(Records drawn from a dataset)
==============================

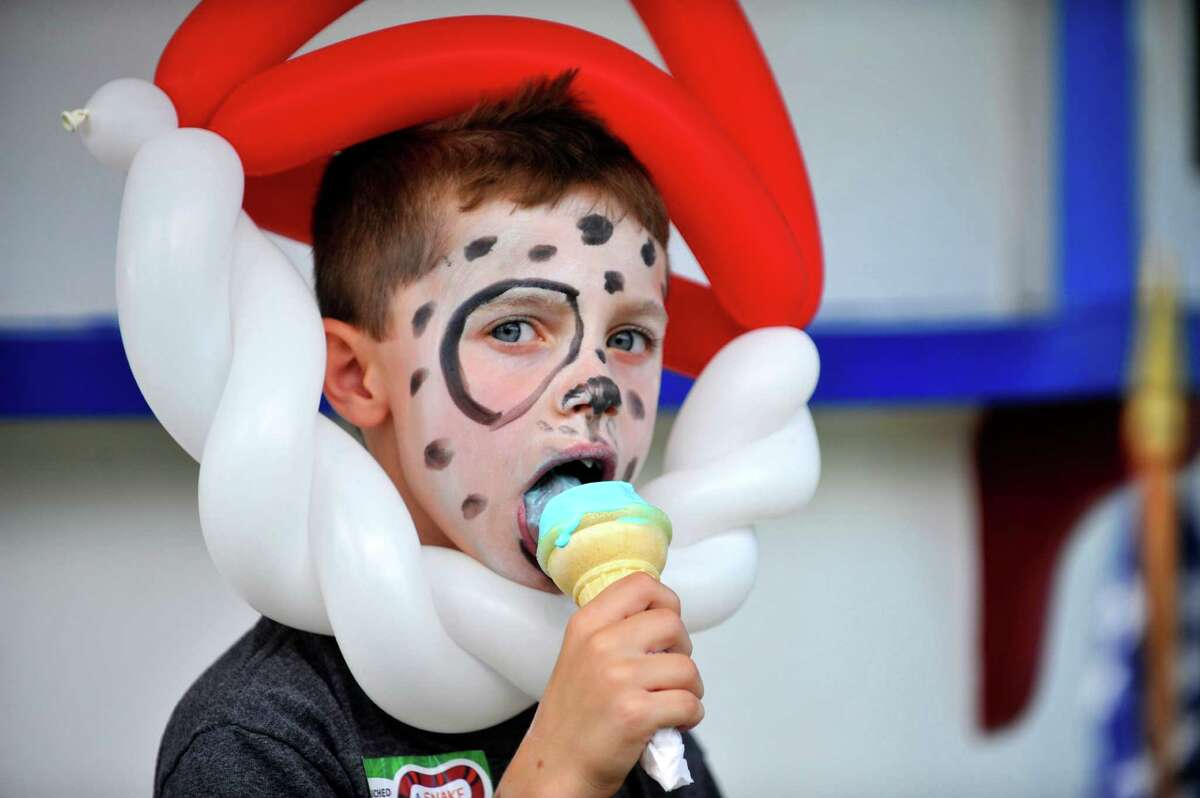Eliot Merritt, 7, from East Greenbush, with his face painted to look like a puppy, eats his ice cream at MoxieOs ice cream stand on National Ice Cream Day, Sunday, July 17, 2016, in Wynantskill, N.Y. Moxie's has been holding a huge celebration on National Ice Cream Day for over 10 years. Pamela Allie-Morrill, who took over the stand from her parents in 2001, said that along with celebrating ice cream day it's also a day to show our appreciation for our wonderful customers. Moxie's opens on Mother's Day each year, with 25 to 30 flavors and peaks around National Ice Cream Day, 70 flavors this season. Moxie's closes when they run out of their flavors, usually sometime in the last week of August. The signature flavor of the stand is blue moon,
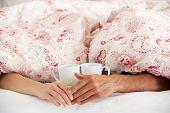 Romantisches paar Hand in Hand unter der Bettdecke im Bett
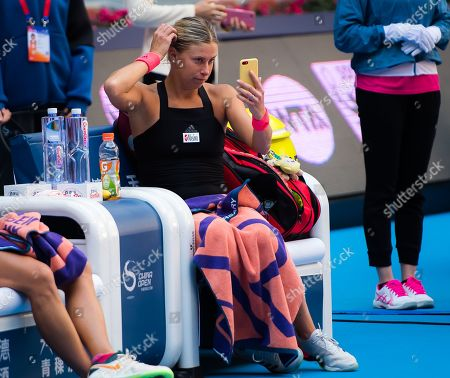 Andrea Hlavackova & Barbora Strycova of the Czech Republic prepare for the trophy ceremony after the doubles final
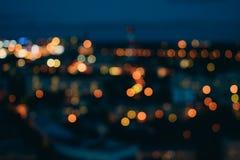 反对黑暗的晚上天空的被弄脏的城市光 库存照片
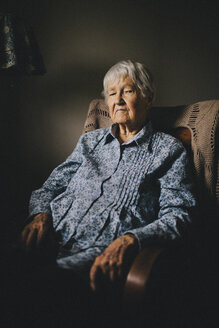 Older mixed race woman sitting in armchair - BLEF05631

==============================

Down to the last line, return the entries above exactly, with no pictures.

**Final answer**
Eliot Merritt, 7, from East Greenbush, with his face painted to look like a puppy, eats his ice cream at MoxieOs ice cream stand on National Ice Cream Day, Sunday, July 17, 2016, in Wynantskill, N.Y. Moxie's has been holding a huge celebration on National Ice Cream Day for over 10 years. Pamela Allie-Morrill, who took over the stand from her parents in 2001, said that along with celebrating ice cream day it's also a day to show our appreciation for our wonderful customers. Moxie's opens on Mother's Day each year, with 25 to 30 flavors and peaks around National Ice Cream Day, 70 flavors this season. Moxie's closes when they run out of their flavors, usually sometime in the last week of August. The signature flavor of the stand is blue moon,
 Romantisches paar Hand in Hand unter der Bettdecke im Bett
 Andrea Hlavackova & Barbora Strycova of the Czech Republic prepare for the trophy ceremony after the doubles final
 反对黑暗的晚上天空的被弄脏的城市光 库存照片
 Older mixed race woman sitting in armchair - BLEF05631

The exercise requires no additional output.